Гирем перевёл взгляд на чёрную спину отца. Рензам и раньше на его глазах казнил еретиков и девон, но никогда не заставлял его делать то же самое. Задумывался ли он, что казнь Элли была пыткой для палача? Или он уже настолько укоренился в сплаве своих убеждений и характера, что не представляет, что такое вообще возможно? Юноша посмотрел налево, в тот самый момент, когда девушке, похожей на скелета, отрубили голову. Та, оставляя за собой жидкие волосы, покатилась по жёлтой траве.

Со смесью гнева и отвращения Гирем посмотрел перед собой.

«Ты никогда не сделаешь меня похожим на себя. Я клянусь всеми богами, ты выбрал не того сына для своего плана».

Дело шло к вечеру, а дорога казалась бесконечной. Осознав, что не увидит ничего нового в жутком пейзаже, Гирем перестал глазеть по сторонам и предался подсчёту шагов, которые со звонким стуком делал верный Гарапас. Вместе с тем он нашёл ужасную неправильность в том, что на протяжении многих миль тракт был разбит колёсами телег, копытами животных и размыт водой, тогда как здесь дорогу вымостили гранитом и хорошо отшлифовали. Юноша глянул на Джарката, который ехал совсем близко, словно пытаясь отгородить его от зрелища многочисленных казней. Историк встретил его взгляд и отозвался голосом, полным тяжёлой обречённости.

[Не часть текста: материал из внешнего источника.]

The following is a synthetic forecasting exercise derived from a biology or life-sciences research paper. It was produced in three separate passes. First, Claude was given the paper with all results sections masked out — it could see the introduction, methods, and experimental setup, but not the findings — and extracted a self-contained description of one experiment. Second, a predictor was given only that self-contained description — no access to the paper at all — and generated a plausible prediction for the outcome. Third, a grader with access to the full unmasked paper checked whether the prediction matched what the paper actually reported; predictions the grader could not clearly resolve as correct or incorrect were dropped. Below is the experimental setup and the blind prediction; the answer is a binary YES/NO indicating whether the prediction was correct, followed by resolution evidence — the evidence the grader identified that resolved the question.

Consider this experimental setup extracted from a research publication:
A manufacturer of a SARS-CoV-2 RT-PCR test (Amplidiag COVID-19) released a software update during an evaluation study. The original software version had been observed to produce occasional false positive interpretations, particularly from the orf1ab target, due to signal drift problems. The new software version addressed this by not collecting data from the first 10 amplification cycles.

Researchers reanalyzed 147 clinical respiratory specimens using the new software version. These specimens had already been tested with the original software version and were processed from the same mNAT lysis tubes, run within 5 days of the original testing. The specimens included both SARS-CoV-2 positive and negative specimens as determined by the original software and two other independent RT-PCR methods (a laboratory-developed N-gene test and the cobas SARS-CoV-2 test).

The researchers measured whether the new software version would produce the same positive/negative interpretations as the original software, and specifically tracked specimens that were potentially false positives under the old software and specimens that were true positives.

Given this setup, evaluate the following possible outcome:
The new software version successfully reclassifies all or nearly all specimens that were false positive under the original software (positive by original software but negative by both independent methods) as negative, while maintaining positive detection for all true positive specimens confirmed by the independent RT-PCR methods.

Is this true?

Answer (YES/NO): NO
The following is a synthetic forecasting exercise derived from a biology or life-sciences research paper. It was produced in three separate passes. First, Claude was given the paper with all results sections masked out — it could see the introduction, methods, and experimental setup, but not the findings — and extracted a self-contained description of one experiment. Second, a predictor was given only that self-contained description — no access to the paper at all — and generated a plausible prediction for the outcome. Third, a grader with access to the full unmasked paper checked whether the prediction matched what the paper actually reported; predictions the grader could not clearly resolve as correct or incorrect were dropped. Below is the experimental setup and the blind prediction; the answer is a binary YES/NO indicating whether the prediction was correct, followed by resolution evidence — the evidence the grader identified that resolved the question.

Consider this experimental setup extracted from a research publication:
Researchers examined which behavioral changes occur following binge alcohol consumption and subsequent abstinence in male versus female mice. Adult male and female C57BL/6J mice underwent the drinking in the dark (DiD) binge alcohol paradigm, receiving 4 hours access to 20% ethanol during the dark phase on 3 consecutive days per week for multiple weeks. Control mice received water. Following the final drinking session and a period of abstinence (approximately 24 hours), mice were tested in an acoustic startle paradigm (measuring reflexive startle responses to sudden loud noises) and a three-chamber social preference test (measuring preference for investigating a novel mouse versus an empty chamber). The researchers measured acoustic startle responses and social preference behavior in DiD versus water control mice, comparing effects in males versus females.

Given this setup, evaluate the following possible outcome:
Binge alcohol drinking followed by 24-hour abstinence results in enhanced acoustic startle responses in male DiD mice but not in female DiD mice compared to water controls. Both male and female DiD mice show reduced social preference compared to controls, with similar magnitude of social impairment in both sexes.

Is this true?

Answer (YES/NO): NO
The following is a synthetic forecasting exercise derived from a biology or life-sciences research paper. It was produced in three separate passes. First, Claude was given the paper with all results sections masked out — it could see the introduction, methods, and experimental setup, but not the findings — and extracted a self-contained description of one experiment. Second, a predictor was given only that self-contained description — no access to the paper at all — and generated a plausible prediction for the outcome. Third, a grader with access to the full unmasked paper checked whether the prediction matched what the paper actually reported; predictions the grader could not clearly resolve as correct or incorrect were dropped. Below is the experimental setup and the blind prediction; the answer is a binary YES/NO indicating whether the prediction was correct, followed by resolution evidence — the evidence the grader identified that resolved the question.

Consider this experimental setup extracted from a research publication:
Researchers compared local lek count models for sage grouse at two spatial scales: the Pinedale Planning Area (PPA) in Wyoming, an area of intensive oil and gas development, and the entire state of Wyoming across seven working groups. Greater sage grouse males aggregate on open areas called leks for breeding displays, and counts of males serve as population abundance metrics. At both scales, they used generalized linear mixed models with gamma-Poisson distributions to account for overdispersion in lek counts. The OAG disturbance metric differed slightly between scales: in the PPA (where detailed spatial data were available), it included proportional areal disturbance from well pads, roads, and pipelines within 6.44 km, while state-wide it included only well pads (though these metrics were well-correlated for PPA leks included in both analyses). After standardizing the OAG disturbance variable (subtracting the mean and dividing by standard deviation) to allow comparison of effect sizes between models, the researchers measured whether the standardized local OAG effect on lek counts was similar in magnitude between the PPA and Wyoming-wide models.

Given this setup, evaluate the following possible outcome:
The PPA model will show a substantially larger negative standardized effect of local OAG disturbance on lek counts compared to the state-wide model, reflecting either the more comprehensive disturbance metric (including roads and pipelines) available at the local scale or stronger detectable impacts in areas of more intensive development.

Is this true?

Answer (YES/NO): NO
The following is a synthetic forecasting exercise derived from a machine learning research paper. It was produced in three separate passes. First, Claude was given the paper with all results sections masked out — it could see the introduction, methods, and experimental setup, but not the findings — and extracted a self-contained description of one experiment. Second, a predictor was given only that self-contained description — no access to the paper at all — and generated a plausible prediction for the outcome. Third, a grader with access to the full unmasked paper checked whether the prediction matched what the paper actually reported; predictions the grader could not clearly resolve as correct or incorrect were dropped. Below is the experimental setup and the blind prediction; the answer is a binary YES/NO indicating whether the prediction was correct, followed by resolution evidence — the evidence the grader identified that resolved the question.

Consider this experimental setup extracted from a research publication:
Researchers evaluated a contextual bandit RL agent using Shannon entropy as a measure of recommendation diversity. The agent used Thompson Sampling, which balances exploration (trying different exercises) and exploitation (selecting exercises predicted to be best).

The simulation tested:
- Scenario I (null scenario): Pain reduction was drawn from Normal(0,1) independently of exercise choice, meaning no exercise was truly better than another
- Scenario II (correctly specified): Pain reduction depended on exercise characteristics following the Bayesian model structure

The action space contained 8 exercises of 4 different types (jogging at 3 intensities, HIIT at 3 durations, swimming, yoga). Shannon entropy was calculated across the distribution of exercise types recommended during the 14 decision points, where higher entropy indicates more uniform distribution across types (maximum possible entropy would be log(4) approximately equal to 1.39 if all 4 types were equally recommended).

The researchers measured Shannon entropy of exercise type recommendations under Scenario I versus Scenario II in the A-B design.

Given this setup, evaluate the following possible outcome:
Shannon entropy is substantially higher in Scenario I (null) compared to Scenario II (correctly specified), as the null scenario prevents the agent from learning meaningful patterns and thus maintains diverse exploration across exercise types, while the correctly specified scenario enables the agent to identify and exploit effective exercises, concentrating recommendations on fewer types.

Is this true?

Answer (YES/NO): YES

— Мы всегда отдавали смерти самое лучшее. Возвели её в культ, а жизнь оставили под пятой, как нечто само собой разумеющееся и оттого имеющее невысокую цену.

В этот момент к ним подъехал Остис. Артарианец, непривычно молчаливый в этот день, кивнул в сторону горизонта.

— Слава богам, почти прибыли. Забрасин.

3

Стены Забрасина, окружённого широким кольцом возделанных фермерских земель, они увидели издалека. Прежде, чем попасть внутрь города, им предстояло преодолеть исполинскую шумную очередь. Отряд влился в поток из повозок, лошадей, мулов и людей, который медленно втягивался в городские ворота. Стражников было совсем мало, и Остис сказал об этом вслух.

— Снова Кархарий, — уронил Рензам, поправляя рефрактор, который висел у пояса.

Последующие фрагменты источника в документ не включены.